__EXERCICE 1__
Recopiez l'extrait sur l'accès aux services de la vie courante, de « Le sentiment d’abandon » à « réalisée par l’Insee. ».
__EXERCICE 2__
D'après l'extrait sur l'accès aux services de la vie courante, qu'inclut le panier « jeunes » élaboré par l'Insee ?
__EXERCICE 3__
Poursuivez l'article sur les temps d'accès aux services de proximité à la suite de sa dernière phrase.

Le sentiment d’abandon vécu par certains territoires ne se limite pas à des bureaux de poste et des écoles qui ferment ou aux déserts médicaux : parfois, ce sont aussi les commerces de base qui ferment leurs portes, ce qui oblige les habitants à rouler de longues minutes pour accéder à ces services de la vie courante. Pour mesurer l’ampleur du phénomène, l’Insee a mené une enquête sur les temps d’accès à ces services indispensables. Bilan : si un habitant sur deux y accède en moins de 4 minutes par voie routière, le temps de trajet peut rapidement doubler. Voire plus dans les zones en rouge sur la carte (ci-dessus) réalisée par l’Insee.
Qu’a mesuré l’Insee ? L’institut s’est penché sur les conditions d’accès des habitants aux services de proximités en mesurant le temps de trajet nécessaire pour y accéder. Pour être le plus représentatif, l’Insee a élaboré "un panier d’équipements ou de services considérés comme essentiels dans la vie courante" qui "regroupe à la fois des commerces (boulangeries, supermarchés…), des établissements d’enseignement (écoles, collèges, lycées), des services de soins de première nécessité, des services pour les personnes âgées ou les jeunes enfants". Après avoir calculé le temps de trajet moyen pour chacun de ces services, l’Insee a fait des moyennes : pour l’ensemble de la population puis pour certains profils.
Un Français sur deux à moins de 4 minutes. Résultat, "en France métropolitaine, la moitié de la population, vivant dans 3 000 communes, accède à chacun des équipements du ‘panier de la vie courante’ en moins de 4 minutes". Dans les 13.000 communes les moins densément peuplées, c’est en revanche beaucoup plus long, surtout si elles ne sont pas situées aux alentours d’une agglomération : pour ces habitants, qui représentent 5% de la population, il faut compter au moins de 9 minutes de trajet.
Parce qu’on n’a pas les mêmes besoins selon l’âge, l’Insee a mené le même travail en fonction de quatre profils : le panier "vie courante", le panier "jeunes" (qui inclut des installations sportives et les auto-école), le panier "parents" (avec davantage de services de scolaires) et enfin le panier "seniors", dans lequel la santé prédomine. Un découpage plus fin qui montre que si les seniors n’ont que 5 à 8 minutes à effectuer en voiture, ce délai dépasse très souvent les 10 minutes chez les jeunes. Et atteint les 20 minutes chez les jeunes.

__DOCUMENTS SOURCES__
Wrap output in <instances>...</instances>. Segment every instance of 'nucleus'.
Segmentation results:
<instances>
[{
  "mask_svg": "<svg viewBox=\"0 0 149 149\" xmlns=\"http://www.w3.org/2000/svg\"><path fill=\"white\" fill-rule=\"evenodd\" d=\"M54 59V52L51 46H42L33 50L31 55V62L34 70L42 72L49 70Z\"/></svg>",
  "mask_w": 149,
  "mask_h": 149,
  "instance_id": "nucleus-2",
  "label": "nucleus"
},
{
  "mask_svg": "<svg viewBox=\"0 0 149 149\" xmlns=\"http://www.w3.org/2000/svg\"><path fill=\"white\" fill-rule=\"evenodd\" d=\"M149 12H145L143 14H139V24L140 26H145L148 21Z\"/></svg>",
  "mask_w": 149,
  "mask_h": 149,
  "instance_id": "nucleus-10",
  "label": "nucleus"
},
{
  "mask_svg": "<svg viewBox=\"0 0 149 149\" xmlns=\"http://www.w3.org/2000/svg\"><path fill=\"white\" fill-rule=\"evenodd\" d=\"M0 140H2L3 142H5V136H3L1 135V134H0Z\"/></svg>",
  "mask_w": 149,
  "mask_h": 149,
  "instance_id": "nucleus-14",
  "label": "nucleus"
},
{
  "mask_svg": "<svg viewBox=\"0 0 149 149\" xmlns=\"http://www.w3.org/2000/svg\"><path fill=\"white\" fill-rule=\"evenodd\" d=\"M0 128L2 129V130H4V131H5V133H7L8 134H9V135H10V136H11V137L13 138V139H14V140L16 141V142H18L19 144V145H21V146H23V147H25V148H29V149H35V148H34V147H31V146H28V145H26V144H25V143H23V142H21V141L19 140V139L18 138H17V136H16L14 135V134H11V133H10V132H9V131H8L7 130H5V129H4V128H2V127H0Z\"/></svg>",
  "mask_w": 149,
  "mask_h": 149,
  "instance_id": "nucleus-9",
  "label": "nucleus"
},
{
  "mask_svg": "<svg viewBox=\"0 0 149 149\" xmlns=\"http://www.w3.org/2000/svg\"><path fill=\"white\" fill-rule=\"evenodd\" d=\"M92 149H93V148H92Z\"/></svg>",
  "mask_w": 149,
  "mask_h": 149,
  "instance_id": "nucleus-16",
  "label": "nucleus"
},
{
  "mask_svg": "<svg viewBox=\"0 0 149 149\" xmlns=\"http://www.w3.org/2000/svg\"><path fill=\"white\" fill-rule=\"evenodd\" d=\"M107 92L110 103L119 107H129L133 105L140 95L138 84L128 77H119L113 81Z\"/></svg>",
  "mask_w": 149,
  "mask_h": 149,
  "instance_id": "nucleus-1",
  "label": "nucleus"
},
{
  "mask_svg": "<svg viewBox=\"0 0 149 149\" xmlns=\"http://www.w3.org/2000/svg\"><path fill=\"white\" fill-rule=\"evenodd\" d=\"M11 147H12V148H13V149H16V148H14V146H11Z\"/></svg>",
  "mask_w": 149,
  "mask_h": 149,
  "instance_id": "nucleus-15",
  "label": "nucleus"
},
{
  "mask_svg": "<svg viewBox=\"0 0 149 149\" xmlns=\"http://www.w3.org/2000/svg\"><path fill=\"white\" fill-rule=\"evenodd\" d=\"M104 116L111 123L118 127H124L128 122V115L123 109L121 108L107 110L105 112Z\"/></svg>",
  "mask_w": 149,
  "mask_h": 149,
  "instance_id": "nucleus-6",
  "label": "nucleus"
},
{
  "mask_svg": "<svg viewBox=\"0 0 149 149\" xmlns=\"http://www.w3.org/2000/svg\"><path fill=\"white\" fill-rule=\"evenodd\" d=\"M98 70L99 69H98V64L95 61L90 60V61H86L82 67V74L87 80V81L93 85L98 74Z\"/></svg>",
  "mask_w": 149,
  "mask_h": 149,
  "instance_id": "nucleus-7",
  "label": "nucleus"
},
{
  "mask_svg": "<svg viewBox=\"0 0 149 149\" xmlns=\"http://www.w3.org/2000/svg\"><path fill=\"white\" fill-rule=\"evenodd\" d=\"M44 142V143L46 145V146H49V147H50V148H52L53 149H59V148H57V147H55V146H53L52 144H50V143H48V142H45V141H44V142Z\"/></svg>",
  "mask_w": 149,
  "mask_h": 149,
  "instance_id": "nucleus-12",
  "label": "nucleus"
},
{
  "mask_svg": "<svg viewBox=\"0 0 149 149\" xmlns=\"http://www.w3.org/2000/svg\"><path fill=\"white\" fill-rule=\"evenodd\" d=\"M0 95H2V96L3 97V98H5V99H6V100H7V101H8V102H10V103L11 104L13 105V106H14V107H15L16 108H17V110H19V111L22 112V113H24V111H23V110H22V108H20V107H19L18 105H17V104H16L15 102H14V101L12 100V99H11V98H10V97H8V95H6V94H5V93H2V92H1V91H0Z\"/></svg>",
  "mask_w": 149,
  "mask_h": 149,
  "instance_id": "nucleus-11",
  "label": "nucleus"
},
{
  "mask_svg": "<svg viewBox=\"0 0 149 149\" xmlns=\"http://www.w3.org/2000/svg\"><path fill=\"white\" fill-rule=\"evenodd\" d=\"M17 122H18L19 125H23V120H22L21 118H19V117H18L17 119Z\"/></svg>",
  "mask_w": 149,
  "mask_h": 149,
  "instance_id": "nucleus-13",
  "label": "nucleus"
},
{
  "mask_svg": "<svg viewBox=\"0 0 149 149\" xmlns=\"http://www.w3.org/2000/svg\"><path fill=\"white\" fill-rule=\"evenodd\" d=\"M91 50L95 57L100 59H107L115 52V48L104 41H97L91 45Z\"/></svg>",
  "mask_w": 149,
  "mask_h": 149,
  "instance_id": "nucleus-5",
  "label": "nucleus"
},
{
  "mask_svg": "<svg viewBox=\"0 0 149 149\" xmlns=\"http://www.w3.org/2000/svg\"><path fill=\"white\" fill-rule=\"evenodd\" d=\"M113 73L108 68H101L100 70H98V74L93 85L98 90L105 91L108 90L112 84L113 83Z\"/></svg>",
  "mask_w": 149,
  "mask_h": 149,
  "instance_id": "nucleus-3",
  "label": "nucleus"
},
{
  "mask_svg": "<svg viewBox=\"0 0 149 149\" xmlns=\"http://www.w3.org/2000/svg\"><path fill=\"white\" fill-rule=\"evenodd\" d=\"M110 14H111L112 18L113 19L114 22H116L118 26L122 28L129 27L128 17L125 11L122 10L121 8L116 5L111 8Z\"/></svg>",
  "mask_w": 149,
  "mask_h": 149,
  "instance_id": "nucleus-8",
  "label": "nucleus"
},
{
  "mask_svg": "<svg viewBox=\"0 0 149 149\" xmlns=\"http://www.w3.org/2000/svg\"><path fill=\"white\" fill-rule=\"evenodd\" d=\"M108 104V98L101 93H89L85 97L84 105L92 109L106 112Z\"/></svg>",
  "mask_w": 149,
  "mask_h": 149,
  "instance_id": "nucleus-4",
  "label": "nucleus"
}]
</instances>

__RÉPONSE RÉDIGÉE 1__
Le sentiment d’abandon vécu par certains territoires ne se limite pas à des bureaux de poste et des écoles qui ferment ou aux déserts médicaux : parfois, ce sont aussi les commerces de base qui ferment leurs portes, ce qui oblige les habitants à rouler de longues minutes pour accéder à ces services de la vie courante. Pour mesurer l’ampleur du phénomène, l’Insee a mené une enquête sur les temps d’accès à ces services indispensables. Bilan : si un habitant sur deux y accède en moins de 4 minutes par voie routière, le temps de trajet peut rapidement doubler. Voire plus dans les zones en rouge sur la carte (ci-dessus) réalisée par l’Insee.

__RÉPONSE RÉDIGÉE 2__
Il inclut des installations sportives et les auto-écoles.

__RÉPONSE RÉDIGÉE 3__
De fortes inégalités selon les régions. Le temps de trajet nécessaire varie aussi selon les régions. C’est en Corse qu’il faut conduire le plus longtemps pour accéder à ces services de base : moins de 60% des habitants ont accès aux principaux services de la vie courante en moins de 7 minutes. Suivent ensuite la Bourgogne France-Comté et le Centre Val de Loire. A l’opposé de l’Ile-de-France, où 98,8% de la population y a accès en moins de 7 minutes, suivie par la Provence-Alpes-Côte d’Azur (95%) et le Nord-Pas-de-Calais Picardie (91 %).
Mais la nouvelle carte des régions masque certaines disparités, comme le souligne l’Insee : les habitant du Nord-Pas-de-Calais sont bien plus près des services de base que ceux de Picardie. Il en va de même pour l’Alsace par rapport à la Lorraine et la Champagne-Ardenne ou pour le Rhône-Alpes par rapport à l’Auvergne.
Comment expliquer de tels écarts ? C’est avant tout la densité de population qui influe sur les temps de trajet : habiter dans une grande ville permet d’avoir rapidement accès à tous ces services, tandis que résider dans un village isolé oblige à prendre la route pour la plupart de ses besoins. Mais il n’y a pas que la densité qui compte : la géographie joue évidemment un rôle et explique que les habitants des Alpes, des Pyrénées, de la Corse ou des Cévennes sont ceux qui doivent passer le plus de temps en voiture pour accéder aux services de base.